I placed my hand and staff on the magic circle to break it. I was going to pit everything I had inside me against the circle and break the will of the creature holding it.

“Stop it, you fool! This is a ward set to destroy everything in its path when it breaks!” Ancient Mai shouted. I pulled back as if burned and began to despair.

With a crack Harry appeared beside the circle, dried blood staining his skin and hair. He looked down on The Merlin emotionlessly.

“Harry, you have to stop this. There’s no coming back from this,” I said. Inside I knew that it was already past the point. They would never stop hunting him, but the alternative was that Harry killed the entire White Council. I didn’t know what to do, but I had to stop what was in front of me.

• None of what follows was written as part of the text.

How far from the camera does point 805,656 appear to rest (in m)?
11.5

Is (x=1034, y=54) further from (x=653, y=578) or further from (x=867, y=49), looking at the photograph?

Harry didn’t look at me or say anything. He simply stared at The Merlin’s wild face trying to remember centuries of magic. “And you called me evil. I didn’t even know he could do this. Some fates are worse than death,” he said.

The Dark Lord frowned but then smiled that faint wicked smile he had. “You’ve developed a taste for conquest, Harry. It is not too late. This world will not let you exist. But by my side you could make it bow to us.”

“You never learn.” Harry shook his head, and it gave me some hope that he was still reachable. But he dashed it a second later. “Finish this,” he said.

The Dark Lord turned the Merlin’s face so that he could look in his eyes and pointed his wand at his head. The Merlin went still and his face became slack. He was going to die with dignity even if he was on his knees. There was a blur in the air and suddenly The Gatekeeper was standing beside Harry, outside the circle.

“Stop and I swear I will give you what you want,” he said. “Or else I will force the cycle to repeat.” Behind Harry the air distorted and a great yawning arch appeared, made of stone. Inside it a door of heavy oak covered in Arabic writing came into existence. At the same time, a magical circle came to life around us. We were trapped in front of the archway. Suddenly I wasn’t too happy about The Gatekeeper’s presence.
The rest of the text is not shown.